Crowd Time Story
-- converting your favorite picture books to audio books --
Parents are often asked by their children to read them bedtime stories. As much as it shows the children how much their parents love them, the parents might not always be available or have enough energy to satisfy their children. To help easing the parents' burden and guilt, as well as creating fun and interesting audio books for children (and adults!), we came up with the idea of creating a system that converts picture books to audio books. However with the current technology it could be difficult to correctly extract text from images, to automatically assign lines to the right character, and to have diverse and fitting voice acting parts assigned to each character. To solve these challenges that are comparatively simple for human to process, we decided to connect our system with human powered work forces. We also want this to be a personalized experience that is warm and special so we wanted to allow users to have the ability to tweak the audio book a little by changing character names, recording audio parts themselves for specific characters, or replace a certain text to better fit one's culture or preferences. We truly believe this system can make picture books and story times a more unique and entertaining experience.
Crowd time story is related to crowd sourcing systems and artificial intelligence especially visual/speech recognition. Tremendous work has been done in the field of crowd sourcing. In the book "Crowdsourcing: Why the Power of the Crowd Is Driving the Future of Business" by Jeff Howe, it mentioned the how crowd can solve some problems that are extremely hard for computer programs to solve. Computer algorithms are powerful and fast, but there are endless limitations for what it can do. Amazon Mechanical Turk is a perfect platform for using crowd source to solve some human intelligence tasks called "HIT". We chose Amazon Mechanical Turk to extract scripts from the pictures of the book and ask crowd workers to record audios for each character.
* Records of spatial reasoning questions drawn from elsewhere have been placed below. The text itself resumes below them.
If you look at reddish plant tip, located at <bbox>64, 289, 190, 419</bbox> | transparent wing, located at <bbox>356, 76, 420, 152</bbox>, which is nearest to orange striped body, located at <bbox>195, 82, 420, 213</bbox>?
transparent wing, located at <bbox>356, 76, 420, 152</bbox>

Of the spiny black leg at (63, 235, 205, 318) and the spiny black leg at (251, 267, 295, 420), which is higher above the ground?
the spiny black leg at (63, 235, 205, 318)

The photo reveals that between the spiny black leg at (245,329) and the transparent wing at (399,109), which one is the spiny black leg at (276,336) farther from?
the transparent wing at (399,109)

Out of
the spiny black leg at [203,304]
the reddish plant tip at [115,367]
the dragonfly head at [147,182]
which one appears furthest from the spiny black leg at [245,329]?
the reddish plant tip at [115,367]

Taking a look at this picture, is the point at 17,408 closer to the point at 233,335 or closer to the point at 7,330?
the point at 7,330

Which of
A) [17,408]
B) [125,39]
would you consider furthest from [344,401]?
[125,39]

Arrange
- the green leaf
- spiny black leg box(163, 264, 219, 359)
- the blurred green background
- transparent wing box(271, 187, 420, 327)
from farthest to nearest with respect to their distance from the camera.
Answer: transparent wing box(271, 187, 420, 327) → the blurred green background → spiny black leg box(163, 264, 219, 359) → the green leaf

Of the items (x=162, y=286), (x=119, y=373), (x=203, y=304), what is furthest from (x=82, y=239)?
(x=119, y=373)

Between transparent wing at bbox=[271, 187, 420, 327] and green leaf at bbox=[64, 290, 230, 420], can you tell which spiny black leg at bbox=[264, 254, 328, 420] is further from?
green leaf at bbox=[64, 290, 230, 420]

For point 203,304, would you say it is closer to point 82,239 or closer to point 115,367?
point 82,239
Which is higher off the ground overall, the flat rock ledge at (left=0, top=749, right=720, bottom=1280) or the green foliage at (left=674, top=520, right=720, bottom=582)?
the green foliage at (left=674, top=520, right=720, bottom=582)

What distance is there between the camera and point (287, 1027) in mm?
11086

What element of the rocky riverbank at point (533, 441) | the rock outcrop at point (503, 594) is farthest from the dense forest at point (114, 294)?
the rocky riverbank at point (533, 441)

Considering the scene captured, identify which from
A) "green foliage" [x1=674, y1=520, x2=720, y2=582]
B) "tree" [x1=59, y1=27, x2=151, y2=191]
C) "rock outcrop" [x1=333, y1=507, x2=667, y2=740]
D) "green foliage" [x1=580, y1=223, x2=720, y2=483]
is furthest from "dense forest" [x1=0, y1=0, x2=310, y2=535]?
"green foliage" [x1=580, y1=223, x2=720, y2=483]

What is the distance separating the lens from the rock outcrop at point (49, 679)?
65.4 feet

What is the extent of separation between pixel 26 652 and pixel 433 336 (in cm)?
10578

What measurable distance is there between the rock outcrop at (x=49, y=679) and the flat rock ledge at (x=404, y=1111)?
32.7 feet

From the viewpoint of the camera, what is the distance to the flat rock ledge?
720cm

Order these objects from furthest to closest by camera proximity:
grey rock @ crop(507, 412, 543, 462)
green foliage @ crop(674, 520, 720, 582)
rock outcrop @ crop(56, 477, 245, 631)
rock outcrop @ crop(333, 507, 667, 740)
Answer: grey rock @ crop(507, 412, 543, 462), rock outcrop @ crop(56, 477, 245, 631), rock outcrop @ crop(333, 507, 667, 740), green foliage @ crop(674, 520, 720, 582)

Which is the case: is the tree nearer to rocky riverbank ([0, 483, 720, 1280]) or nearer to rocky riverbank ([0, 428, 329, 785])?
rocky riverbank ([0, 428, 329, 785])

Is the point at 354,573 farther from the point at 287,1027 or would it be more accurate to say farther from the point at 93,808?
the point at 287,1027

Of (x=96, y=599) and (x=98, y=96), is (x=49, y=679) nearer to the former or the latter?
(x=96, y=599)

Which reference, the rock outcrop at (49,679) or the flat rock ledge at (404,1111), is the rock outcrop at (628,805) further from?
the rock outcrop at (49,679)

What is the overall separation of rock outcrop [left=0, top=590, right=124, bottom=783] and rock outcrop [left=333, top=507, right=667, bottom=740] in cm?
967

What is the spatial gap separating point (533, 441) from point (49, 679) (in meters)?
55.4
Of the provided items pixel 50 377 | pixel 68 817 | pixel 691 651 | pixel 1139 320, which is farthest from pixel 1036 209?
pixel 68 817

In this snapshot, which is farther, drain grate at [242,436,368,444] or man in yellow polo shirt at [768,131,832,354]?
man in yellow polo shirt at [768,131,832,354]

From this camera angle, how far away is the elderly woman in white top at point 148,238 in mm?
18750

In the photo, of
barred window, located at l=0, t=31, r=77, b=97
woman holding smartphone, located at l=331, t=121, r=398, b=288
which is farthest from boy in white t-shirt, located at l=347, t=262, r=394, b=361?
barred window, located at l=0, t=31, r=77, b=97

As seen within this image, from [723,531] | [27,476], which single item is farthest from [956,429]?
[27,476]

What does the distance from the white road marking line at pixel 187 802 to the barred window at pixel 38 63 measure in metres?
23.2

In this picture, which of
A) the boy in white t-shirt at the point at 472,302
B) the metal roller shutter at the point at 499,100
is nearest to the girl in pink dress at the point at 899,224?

Getting back results from Amazon Mechanical Turk is usually fast. To make the audio book more interactive and friendly, we could adopt visual/speech recognition to capture the script lines and display the lines in a interactive way. But this is a difficult part to implement since speech recognition is a very deep subject. In the paper Printed book to audio book converter for visually impaired , the authors mentioned some of the techniques to convert text books to audio books using visual recognition algorithms. Unfortunately, due to time limitations we were not able to implement this part for our project.
To convert a picture book into an audio book, we wanted the experience to be easy, flexible, and personal. So we broke the user interaction down into three stages allowing more options and customization:
- Users are given a selection of already converted book and an option to upload a new book.
- Users are given a "translated script" from their picture book where they can customize (name replacement, text replacement, record audio parts for specific character, etc.) or approve for voice acting.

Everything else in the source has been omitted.